Sew Torn (Panorama – Fictions)
Américain et suisse, le cinéaste Freddy Macdonald a su mélanger de manière fascinante les deux côtés de son identité pour son premier long métrage, réélaboration du court du même nom qu’il avait sorti en 2019. Le structuré rencontre l’imprévisible lorsque le film développe les trois choix que la protagoniste peut faire à un moment crucial, avec les atmosphères du cinéma des frères Coen bien importées dans le contexte du tournage sur place dans un village de montagne de la région alémanique.
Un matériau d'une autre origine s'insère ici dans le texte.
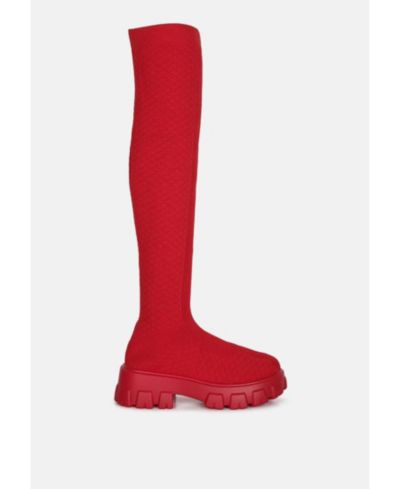 Женские трикотажные сапоги London Rag Loro Stretch Knit Knee High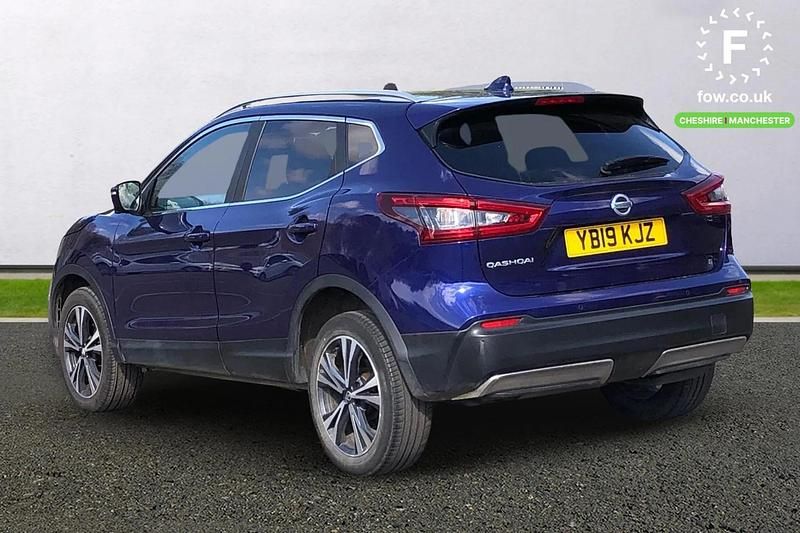 Used Nissan Qashqai N-Connecta 116 HP (85 kW) 2019 Blue SUV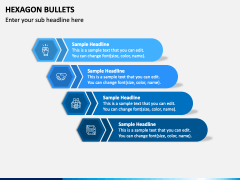 Hexagon Bullets PowerPoint and Google Slides Template - PPT Slides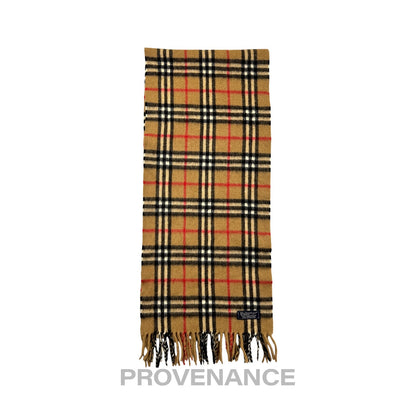 🔴 Vintage Burberrys Scarf Nova Check 100% PURE CASHMERE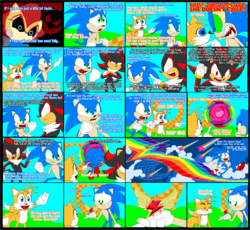 Size: 1987x1830 | Tagged: safe, artist:terry, fox, hedgehog, bloodshot eyes, comic, crossover, element of loyalty, elements of harmony, loyalty, male, mecha sally, miles "tails" prower, no pony, sally acorn, satam, shadow the hedgehog, sonic the hedgehog, sonic the hedgehog (series), special zone, vector sigma
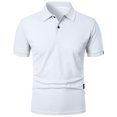 thumbnail image 4 of pstuiky camiseta de hombre, Camiseta informal de manga corta con cuello redondo y solapa de color liso para hombre camisas casuales para hombre xxxl, 4 of 4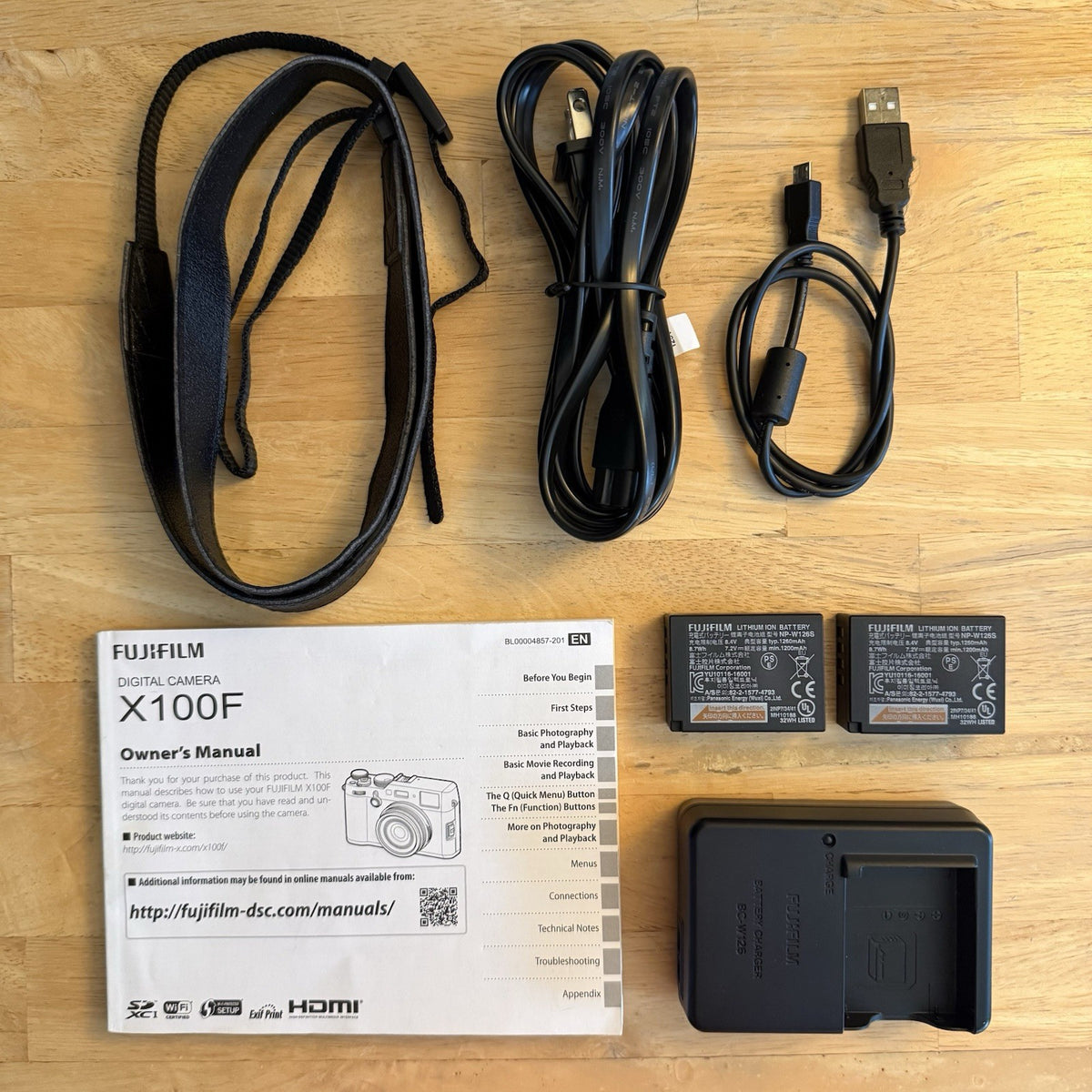 Fujifilm X100F 24.3 MP Black APS-C Digital Camera w/23mm f2 Lens 73W03054 +More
When We Were Sisters (Panorama – Fictions)
En 2017, Lisa Brühlmann faisait rêver le public et les jurys du Festival de Zürich avec Blue My Mind, un premier long où le parcours de maturation physique et émotionnelle d’une jeune fille (Luna Wedler) contenait des éléments fantastiques et horrifiques. Sept ans plus tard, on est plus dans le réalisme mais toujours dans la zone du portrait de jeunesse féminine, à savoir la relation entre deux adolescentes qui deviennent sœurs lorsque la mère de l’une se met en couple avec le père de l’autre. L’analyse des douleurs spirituelles de cet âge-là reste très pointue, avec la plus-value de Brühlmann elle-même devant la caméra dans le rôle de la mère, aux côtés de Carlos Leal qui joue le père.
The Landscape and the Fury (Panorama – Documentaires)
Coup de coeur de l’édition 2024 de Visions du Réel, où il a remporté le prix principal de la compétition internationale longs métrages. Nicole Vögele signe un portrait humain et sociopolitique plein de force, en racontant les histoires qui se croisent au long de la frontière entre Bosnie et Croatie, un territoire marqué à jamais par la guerre. Passé violent, présent chaotique, futur incertain : les trois ingrédients d’un film incapable de nous laisser indifférents.
Un ours dans le Jura (Rétrospective)
On sort du territoire strictement suisse, une comédie noire venant de l’Hexagone ayant un fort impact humoristique, un récit qui s’inspire, lui aussi, des mondes des frères Coen (la phrase promotionnelle « D’après une histoire fausse » fait penser à Fargo, notamment). Franck Dubosc réalise et joue aussi le rôle principal aux côtés de Laure Calamy : un couple tranquille dont l’existence est bousculée lorsque la présence d’un ours dans la région a des conséquences passablement macabres. Et puis il y a Benoît Poelvoorde en flic, ce qui est toujours très amusant.
Vingt Dieux (Rétrospective)
Autre détour chez nos voisins, pour une des plus charmantes découvertes du Festival de Cannes 2024, où il faisait partie de la sélection Un Certain Regard. Drôle et naturel, ce récit de jeunesse mis en scène par Louise Courvoisier raconte le Jura français de manière personnelle et directe : la cinéaste est originaire de la zone montrée à l’écran, et tous les rôles sont joués par des gens du coin, ce qui contribue à la beauté bucolique (mais pas trop) de cette histoire d’amour, chagrin et fromage.